Leitsatz

Es ist nicht zulässig, die gesetzgeberische Grundentscheidung in § 12 Nr. 3 EStG, wonach bestimmte Steuern und die hierauf entfallenden Nebenleistungen dem steuerbaren Bereich entzogen sind, für Erstattungszinsen zur ESt dahingehend einzuschränken, dass diese steuerbar bleiben bzw. wieder steuerbar werden, solange entsprechende Steuern und Nebenleistungen als Sonderausgaben nach § 10 Abs. 1 Nr. 5 EStG abzugsfähig waren bzw. es wieder werden.

 

Sachverhalt

Der Kläger beantragt in seiner Einkommensteuererklärung 1996 die Steuerfreiheit von Erstattungszinsen auf Einkommensteuern i.H.v. 658.868 DM und gleichzeitig den Abzug von Nachforderungszinsen i.H.v. 208.195 DM als Sonderausgabe. Zur Begründung beruft er sich auf das Urteil des BFH v. 15.6.2010, VIII R 33/07, BStBl 2011 II S. 503, wonach Zinsen nicht der Einkommensteuer unterliegen, soweit die zugrunde liegende Steuer nach § 12 Nr. 3 EStG (hier die ESt) nicht abgezogen werden dürfe. Die Zinsen unterlägen nicht § 20 Abs. 1 Nr. 7 Satz 3 EStG n.F. Insbesondere sei die in § 52a Abs. 8 EStG n.F. begründete echte Rückwirkung des § 20 Abs. 1 Nr. 7 Satz 3 n.F. unzulässig. Das beklagte Finanzamt ist dagegen der Auffassung, § 20 Abs. 1 Nr. 7 Satz 3 EStG sei gem. § 52a Abs. 8 EStG n.F. in allen offenen Fällen rückwirkend anzuwenden. Das obige BFH-Urteil sei nicht einschlägig, da es in 1996 noch ein symmetrisches Normengefüge gegeben hat. Der Steuerpflicht von Erstattungszinsen habe die Abzugsfähigkeit der Nachzahlungszinsen als Sonderausgaben entsprochen.
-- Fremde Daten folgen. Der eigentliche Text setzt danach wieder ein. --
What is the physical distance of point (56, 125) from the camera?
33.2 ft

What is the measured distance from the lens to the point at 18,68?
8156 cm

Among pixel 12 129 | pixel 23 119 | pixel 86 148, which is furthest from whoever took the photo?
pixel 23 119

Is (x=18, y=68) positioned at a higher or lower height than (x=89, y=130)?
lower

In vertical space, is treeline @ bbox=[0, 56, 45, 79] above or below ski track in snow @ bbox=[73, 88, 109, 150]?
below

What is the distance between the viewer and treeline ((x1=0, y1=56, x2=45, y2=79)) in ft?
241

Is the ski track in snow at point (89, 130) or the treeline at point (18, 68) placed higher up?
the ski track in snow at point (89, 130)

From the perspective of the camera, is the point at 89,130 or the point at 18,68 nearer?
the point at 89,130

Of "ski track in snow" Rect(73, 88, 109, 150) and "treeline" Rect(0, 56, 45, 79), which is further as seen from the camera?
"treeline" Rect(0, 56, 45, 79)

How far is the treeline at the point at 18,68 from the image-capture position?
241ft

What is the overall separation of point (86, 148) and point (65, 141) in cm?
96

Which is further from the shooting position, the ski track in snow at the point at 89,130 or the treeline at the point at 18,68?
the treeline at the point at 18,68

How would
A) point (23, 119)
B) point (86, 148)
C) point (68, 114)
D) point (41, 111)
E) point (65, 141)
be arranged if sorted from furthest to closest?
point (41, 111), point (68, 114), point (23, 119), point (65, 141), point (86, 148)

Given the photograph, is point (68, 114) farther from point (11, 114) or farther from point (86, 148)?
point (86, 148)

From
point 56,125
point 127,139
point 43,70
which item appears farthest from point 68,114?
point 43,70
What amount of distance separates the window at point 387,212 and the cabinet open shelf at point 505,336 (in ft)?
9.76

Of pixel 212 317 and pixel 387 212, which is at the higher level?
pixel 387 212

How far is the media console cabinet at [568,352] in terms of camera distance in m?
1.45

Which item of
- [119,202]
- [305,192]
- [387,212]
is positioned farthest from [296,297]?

Diese sei erst durch die Aufhebung des § 10 Abs. 1 Nr. 5 EStG a.F. mit Wirkung ab 1999 entfallen, so dass die Erstattungszinsen im Jahr 1996 steuerpflichtig sein müssen.

 

Entscheidung

Die zulässige Klage ist begründet. § 12 Nr. 3 EStG entzieht die Erstattungszinsen dem steuerbaren Bereich auch im Streitjahr 1996. Gem. § 20 Abs. 1 Nr. 7 Satz 3 EStG n.F. sind auch die Erstattungszinsen i.S.d. § 233a AO steuerpflichtige Einkünfte aus Kapitalvermögen. Erstattungszinsen zur Einkommensteuer werden aber nach der gesetzgeberischen Grundentscheidung in § 12 Nr. 3 EStG dem nichtsteuerbaren Bereich zugewiesen. Auf die Frage, ob § 20 Abs. 1 Nr. 7 Satz 3 EStG n.F. rückwirkend auf das Streitjahr Anwendung finden kann, kommt es nicht an. Dies wäre nur der Fall, wenn § 20 Abs. 1 Nr. 7 Satz 3 EStG n.F. dem § 12 Nr. 3 EStG als Spezialvorschrift vorginge. Diesen Vorrang sieht das Gericht allerdings nicht. Auch aus der Erwägung zur Symmetrie zwischen fehlender Abzugsfähigkeit der Nachzahlungszinsen und Ausschluss der Erstattungszinsen aus dem steuerbaren Bereich kann nicht im Umkehrschluss gefolgert werden, dass Erstattungszinsen steuerbar sind, solange die Nachzahlungszinsen - wie im Streitjahr 1996 - noch als Sonderausgaben abzugsfähig waren.

 

Hinweis

Das Urteil ist zu begrüßen, da es zugunsten der Steuerpflichtigen im Ergebnis dazu führt, dass § 20 Abs. 1 Nr. 7 Satz 3 EStG n.F. keine Wirkung entfalten kann, so dass Erstattungszinsen steuerfrei bleiben. Dass sich durch die Qualifizierung der Erstattungszinsen als nicht steuerbar nach § 12 Nr. 3 EStG bei gleichzeitiger verbleibender Abzugsfähigkeit von Nachzahlungszinsen eine Doppelbegünstigung für Steuerpflichtige ergeben kann, ist für das Gericht ohne Relevanz. Dieses Urteil ist somit insbesondere vorteilhaft für Steuerpflichtige mit noch offenen Fällen bis zum Wirtschaftsjahr 1998, da ab 1999 der Sonderausgabenabzug für Nachzahlungszinsen gestrichen wurde und somit ab diesem Zeitpunkt aus Gründen der Normensymmetrie Erstattungszinsen steuerfrei sein "dürften". Revision wurde allerdings zugelassen.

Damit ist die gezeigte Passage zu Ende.